En fait on ne cherche pas des gens aussi « bizarres » que ça. On cherche simplement des personnes capables de se mouvoir dans un environnement et d’une manière qui est simplement a l’opposé de la manière dont l’entreprise a été construite et fonctionnait jusqu’à présent. Capacité à essayer, échouer, rebondir ? On ne recrute pas de gens qui échouent. Leadership ? Ah non ça va perturber notre modèle fondé sur l’autorité. Curieux et créatif ? Non merci on veut des gens qui suivent la règle. Bons communicants, capacité de conviction et d’engagement ? La com’ c’est le travail de la com’, et non merci on ne veut pas de grandes gu… qui vont tout remettre en cause. Capacité à aller vite ? Non mais suivez le process et les circuits de validation.
Alors si par hasard un caméléon a réussi à franchir les tests de recrutement il est certainement mis à l’écart quelque part pour cause de non conformisme. Pas fiable pour des projets majeurs. Sinon il y a de fortes chance qu’il n’ait pas été au bout du processus de recrutement, soit qu’il ait été éconduit soit qu’il se soit de lui-même rendu compte que « ça ne collerait pas ».

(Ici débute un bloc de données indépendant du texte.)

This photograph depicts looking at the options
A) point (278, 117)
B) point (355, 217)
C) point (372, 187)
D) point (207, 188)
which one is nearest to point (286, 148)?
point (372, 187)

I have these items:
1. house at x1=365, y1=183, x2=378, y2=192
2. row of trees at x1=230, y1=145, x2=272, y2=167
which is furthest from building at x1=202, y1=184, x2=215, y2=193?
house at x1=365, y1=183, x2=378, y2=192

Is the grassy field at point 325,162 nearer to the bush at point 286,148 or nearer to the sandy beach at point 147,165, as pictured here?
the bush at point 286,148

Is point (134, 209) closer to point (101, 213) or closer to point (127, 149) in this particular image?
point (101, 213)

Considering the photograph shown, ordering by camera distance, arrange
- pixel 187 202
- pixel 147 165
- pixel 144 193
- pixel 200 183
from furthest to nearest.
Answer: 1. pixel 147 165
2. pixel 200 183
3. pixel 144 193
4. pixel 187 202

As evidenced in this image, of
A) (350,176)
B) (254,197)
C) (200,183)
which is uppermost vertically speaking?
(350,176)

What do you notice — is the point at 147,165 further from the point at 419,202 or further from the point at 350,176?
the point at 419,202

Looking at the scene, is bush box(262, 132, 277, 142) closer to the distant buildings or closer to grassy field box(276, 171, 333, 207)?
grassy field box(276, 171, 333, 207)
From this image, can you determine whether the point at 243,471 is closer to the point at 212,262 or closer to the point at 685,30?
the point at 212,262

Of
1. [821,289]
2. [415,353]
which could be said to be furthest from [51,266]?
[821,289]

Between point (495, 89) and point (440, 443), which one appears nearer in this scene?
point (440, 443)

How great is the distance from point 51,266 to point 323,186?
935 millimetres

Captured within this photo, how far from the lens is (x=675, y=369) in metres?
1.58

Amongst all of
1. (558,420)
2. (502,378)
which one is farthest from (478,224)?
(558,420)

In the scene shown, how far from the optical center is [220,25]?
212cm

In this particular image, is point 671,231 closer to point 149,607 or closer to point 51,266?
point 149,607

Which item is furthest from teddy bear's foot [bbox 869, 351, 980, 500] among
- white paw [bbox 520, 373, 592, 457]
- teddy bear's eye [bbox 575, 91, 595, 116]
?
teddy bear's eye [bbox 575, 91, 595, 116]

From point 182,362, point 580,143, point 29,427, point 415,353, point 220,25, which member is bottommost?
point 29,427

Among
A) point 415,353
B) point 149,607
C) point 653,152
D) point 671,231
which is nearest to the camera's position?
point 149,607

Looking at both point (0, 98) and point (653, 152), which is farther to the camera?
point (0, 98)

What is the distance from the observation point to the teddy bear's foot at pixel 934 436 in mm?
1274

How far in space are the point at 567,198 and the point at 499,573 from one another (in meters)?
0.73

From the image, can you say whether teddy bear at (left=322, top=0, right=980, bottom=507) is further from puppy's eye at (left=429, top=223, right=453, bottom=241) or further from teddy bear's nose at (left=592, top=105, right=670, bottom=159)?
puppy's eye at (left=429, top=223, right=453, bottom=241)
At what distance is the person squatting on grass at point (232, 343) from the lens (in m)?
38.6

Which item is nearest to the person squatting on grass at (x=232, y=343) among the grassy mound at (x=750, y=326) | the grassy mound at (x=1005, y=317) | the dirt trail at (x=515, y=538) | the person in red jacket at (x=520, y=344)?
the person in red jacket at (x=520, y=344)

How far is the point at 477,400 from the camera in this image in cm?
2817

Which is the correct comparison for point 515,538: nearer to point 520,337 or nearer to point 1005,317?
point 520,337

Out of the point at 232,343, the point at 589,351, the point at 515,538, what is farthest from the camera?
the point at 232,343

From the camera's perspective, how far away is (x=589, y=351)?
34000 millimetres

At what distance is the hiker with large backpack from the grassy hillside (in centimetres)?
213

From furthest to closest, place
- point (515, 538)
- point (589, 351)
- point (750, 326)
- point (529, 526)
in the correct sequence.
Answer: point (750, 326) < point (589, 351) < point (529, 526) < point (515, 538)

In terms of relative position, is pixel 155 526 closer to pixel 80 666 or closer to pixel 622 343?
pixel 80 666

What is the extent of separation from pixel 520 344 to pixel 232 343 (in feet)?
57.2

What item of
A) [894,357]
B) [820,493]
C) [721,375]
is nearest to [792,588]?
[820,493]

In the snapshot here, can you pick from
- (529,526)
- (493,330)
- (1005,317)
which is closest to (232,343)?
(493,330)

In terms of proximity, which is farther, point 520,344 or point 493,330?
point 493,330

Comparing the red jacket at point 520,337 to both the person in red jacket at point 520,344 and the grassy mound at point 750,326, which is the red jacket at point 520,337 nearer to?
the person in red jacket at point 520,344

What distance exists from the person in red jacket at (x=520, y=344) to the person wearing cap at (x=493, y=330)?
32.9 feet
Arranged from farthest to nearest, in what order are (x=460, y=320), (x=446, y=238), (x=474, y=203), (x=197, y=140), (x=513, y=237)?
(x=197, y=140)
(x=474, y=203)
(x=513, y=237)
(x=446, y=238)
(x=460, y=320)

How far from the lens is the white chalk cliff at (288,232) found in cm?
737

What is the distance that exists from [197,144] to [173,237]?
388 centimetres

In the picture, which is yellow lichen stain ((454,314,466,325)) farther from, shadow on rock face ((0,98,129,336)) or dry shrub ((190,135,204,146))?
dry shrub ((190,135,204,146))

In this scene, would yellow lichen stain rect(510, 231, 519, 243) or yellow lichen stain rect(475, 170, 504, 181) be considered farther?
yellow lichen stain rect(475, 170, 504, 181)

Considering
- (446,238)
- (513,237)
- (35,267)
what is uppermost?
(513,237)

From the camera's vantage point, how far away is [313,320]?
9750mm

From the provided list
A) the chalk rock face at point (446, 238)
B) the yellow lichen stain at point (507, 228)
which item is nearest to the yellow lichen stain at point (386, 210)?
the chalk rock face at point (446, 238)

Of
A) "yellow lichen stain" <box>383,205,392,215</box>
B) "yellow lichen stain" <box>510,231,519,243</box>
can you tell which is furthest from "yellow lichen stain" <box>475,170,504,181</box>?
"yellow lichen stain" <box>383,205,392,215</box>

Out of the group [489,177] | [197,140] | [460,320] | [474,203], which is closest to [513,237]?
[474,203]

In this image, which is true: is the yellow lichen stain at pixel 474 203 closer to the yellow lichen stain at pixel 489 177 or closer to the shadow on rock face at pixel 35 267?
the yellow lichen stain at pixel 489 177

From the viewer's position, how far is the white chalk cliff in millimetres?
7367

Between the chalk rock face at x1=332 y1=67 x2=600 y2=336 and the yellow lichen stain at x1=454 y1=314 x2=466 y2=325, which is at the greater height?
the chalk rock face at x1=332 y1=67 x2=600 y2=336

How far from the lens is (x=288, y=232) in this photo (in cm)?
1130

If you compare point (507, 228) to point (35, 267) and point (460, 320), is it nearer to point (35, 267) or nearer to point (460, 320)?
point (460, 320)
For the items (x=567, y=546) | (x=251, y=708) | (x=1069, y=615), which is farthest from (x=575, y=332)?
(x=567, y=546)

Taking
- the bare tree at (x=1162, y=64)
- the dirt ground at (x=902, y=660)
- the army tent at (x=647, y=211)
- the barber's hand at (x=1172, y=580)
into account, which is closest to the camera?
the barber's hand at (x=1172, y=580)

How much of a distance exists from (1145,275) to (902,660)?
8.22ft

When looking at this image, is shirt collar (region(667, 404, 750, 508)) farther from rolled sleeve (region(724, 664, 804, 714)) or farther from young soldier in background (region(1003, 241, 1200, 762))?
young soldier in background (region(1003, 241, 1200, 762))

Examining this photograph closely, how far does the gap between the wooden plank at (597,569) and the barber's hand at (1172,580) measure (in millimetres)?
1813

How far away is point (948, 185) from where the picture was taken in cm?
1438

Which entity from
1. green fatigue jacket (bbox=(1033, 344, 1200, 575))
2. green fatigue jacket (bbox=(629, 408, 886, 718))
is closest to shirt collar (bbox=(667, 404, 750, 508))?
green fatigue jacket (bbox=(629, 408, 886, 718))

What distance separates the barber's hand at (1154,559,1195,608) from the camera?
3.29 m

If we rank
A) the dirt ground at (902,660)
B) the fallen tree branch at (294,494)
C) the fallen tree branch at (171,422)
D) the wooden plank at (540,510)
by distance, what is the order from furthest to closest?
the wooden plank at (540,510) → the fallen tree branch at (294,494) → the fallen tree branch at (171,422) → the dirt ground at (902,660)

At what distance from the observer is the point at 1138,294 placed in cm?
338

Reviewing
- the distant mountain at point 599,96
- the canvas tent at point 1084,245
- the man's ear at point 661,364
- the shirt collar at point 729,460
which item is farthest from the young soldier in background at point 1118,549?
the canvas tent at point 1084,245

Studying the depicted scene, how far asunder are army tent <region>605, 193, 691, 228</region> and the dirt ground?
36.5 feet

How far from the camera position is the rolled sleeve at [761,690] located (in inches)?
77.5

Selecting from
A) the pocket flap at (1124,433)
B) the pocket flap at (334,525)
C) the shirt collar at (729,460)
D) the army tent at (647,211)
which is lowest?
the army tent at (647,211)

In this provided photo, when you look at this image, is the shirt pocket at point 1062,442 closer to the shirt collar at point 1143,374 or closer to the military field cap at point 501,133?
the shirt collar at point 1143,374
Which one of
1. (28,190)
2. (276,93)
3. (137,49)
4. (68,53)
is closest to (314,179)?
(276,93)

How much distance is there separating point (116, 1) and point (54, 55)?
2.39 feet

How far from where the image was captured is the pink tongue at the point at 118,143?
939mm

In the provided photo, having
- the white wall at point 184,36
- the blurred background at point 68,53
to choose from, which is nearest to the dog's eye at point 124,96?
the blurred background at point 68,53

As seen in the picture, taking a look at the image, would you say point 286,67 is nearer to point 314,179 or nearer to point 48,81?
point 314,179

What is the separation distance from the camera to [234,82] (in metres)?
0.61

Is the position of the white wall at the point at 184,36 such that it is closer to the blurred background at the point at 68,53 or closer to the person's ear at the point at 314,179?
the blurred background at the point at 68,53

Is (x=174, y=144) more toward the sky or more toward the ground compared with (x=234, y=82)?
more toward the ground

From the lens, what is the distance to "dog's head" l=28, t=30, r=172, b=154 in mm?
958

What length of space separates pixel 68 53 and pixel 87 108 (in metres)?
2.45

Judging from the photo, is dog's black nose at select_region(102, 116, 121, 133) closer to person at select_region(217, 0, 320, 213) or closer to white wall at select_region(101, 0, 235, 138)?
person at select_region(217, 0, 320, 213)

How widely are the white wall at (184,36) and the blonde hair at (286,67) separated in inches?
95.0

La question qui se pose aujourd’hui pour les entreprises n’est pas seulement de trouver la ou les bonnes personnes pour mener de tels projets. Ca n’est que l’arbre qui cache la forêt. L’enjeu est à deux niveaux :
Les leaders digitaux ne sont pas bizarres, ils sont la future norme
Etre capable de recruter non pas ces personnes pour ce besoin spécifique mais faire en sorte de recruter massivement ce type de profils à l’avenir car ils ne sont pas bizarres, ils sont la nouvelle norme de l’entreprise que vous cherchez à construire. Cela veut dire les attirer, les séduire, et in fine les recruter. Enjeu de marque employeur mais également de politique RH : on a trop souvent refusé le risque, recruté des clones voire opéré un filtre pour ne présenter au recruteur final que des candidats acceptables. Raison pour laquelle les métiers peinent à recruter, même des profils qu’ils connaissent, le filtre RH jouant son rôle d’égaliseur en cours de process.
Etre capable de faire évoluer ceux qui sont actuellement là . Quelques uns deviendront des champions digitaux en prenant de l’assurance, d’autres n’arriveront pas à passer le pas, la grande majorité suivra, peut être sans génie, mais y arrivera peu à peu à condition qu’on s’en occupe. Car si on ne peut pas refuser une évolution inéluctable, on ne peut pas non plus laisser tout le monde au bord du chemin.
Au final se poser la question des leaders de la transformation digitale c’est, si on a une vision un peu trop technologique de la chose, un questionnement salutaire pour commencer. C’est se rendre compte qu’on a avant tout un enjeu de culture, de recrutement et de développement personnel.
Note : il ne faut pas prendre au pied de la lettre tout ce qu’on peut lire. De nombreux leaders digitaux qui réussissent sont issus de l’ancienne école. Mais ils ont su évoluer et rester curieux.